İçinde bulunduğumuz becerinin baş tacı edildiği süreç; bizleri, bunu var etmenin yollarını bulmaya zorluyor. Meslek liseleri, beceri odağının sembolü adeta… Üniversiteler, beceri geliştiremiyor mu? Aslında geliştiriyor. Ancak, üretilen beceri, ihtiyacı karşılayamıyor.
Şu sıralar mikro devrim ihtiyacının şiddetle hissedildiği sanayide gördük ki işler çırak veya stajyer ile yürümüyor. İşler yalnızca mühendisle de yürümüyor. Eğitim sistemini değer zincirinin ihtiyacına göre kurgulamadığımızdan, iki uçta yığılmalar olmuş.
Ya "ne iş olsa yaparım" niteliksizliğindeki işgücü veya kapı gibi diploma sahibi mühendis… Peki değer zinciri bundan ibaret mi? Ortada muazzam boşluk var ve bunu biz meslek liseleri, sanat okullarıyla doldurmaya çalıştık.

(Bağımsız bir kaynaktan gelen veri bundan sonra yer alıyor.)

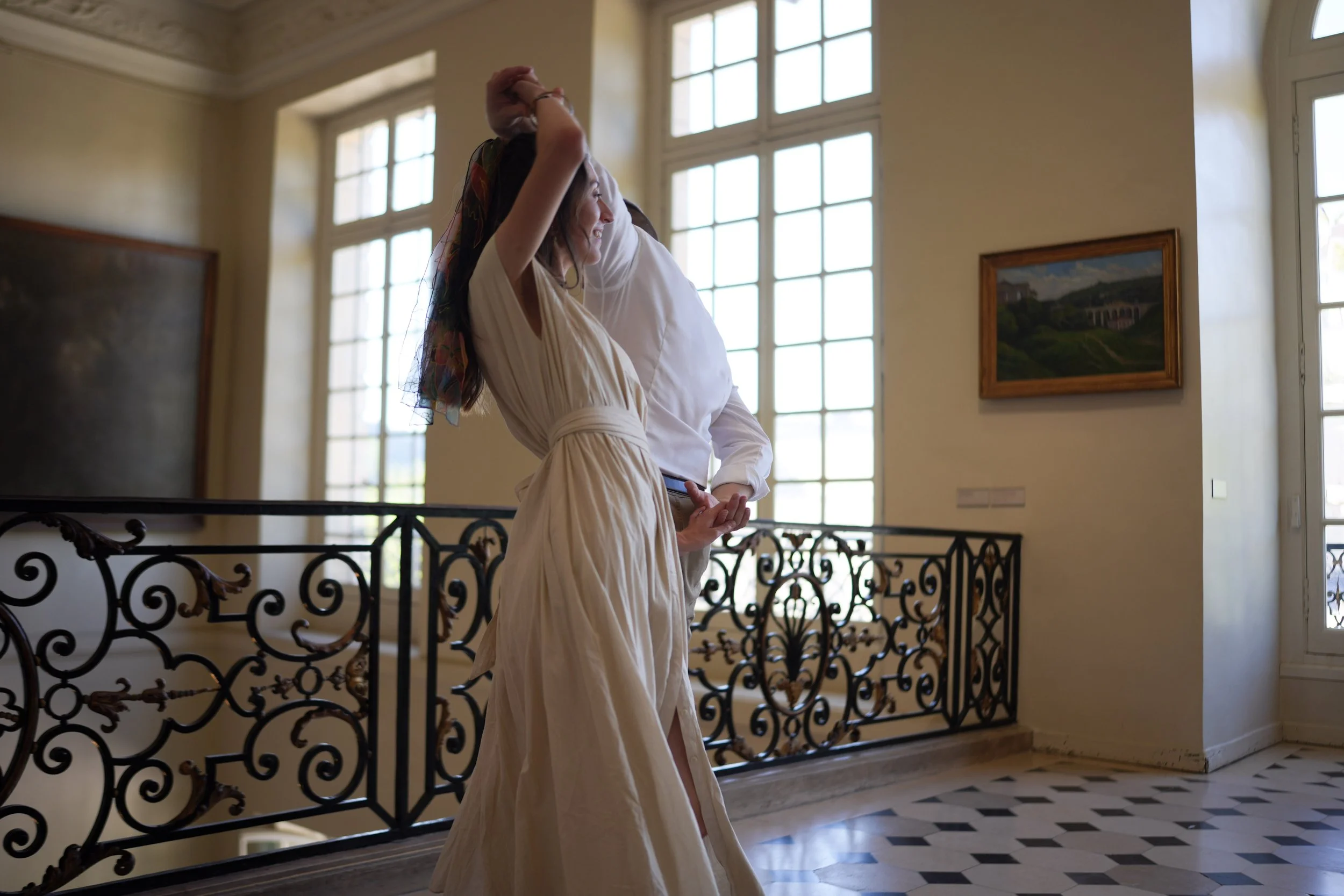 Une femme souriante portant une robe beige, debout près d'une rampe en fer forgé dans une salle lumineuse avec de grandes fenêtres, une peinture dans un cadre en bois accroché au mur.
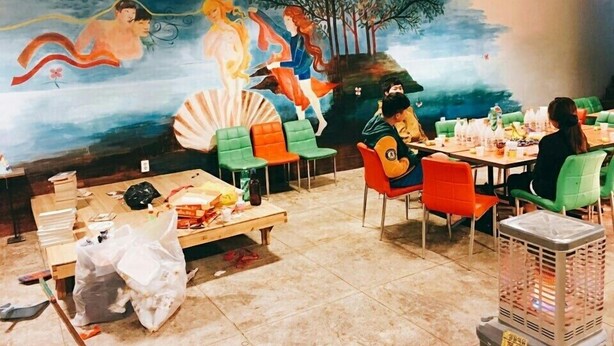 A restaurant with colorful chairs, a mural on the wall, and tables set for dining. - SunCheon Guest House ChuChun - Hostel (Suncheon)
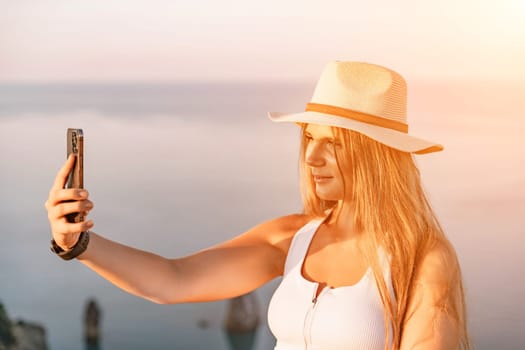 Selfie woman in a hat, white tank top, and shorts captures a selfie shot with her mobile phone against the backdrop of a serene beach and blue sea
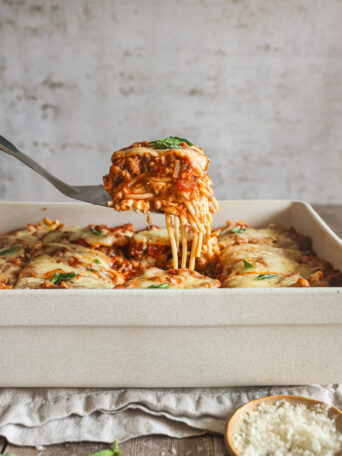 baked spaghetti in a white casserole dish.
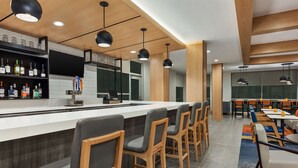 A modern bar area with a long counter, bar stools, and a variety of liquor bottles. - Hyatt House Bryan/College Station (Bryan)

Ancak üniversite sınavı odaklı eğitim sisteminde meslek okullarının; "eksik kabiliyet" adresi gibi algılanmasına yol açınca, ara eleman dediğimiz büyük açlığımız açığa çıkıverdi.
Meslek lisesi memleket meselesi feryadımız bundandır. Yana yakıla; mühendis ile çırak arasındaki beceriler için kurslar açmamız bu yüzdendir. Ortada diplomalı ziraat mühendisi var ama bitkiyi bilen tanıyan bahçıvan bulamıyoruz.
Düz lise veya üniversite… Eğer odağında "beceri" yoksa ürettiği diplomalar, duvar kâğıdına dönüşüveriyor. Ara elemanı aranan eleman haline getiren, diploması değil becerisidir ve bu beceriyi var etmek, zor.
Biz de zaten kolay olduğunu söylemedik ki… Üstelik bu, masraflı, zahmetli, zaman alan süreç… Başarı, yılların ardından gelecek. Yeter ki bıkmadan usanmadan meslek lisesi, memleket meselesi düsturuna sadık kalalım.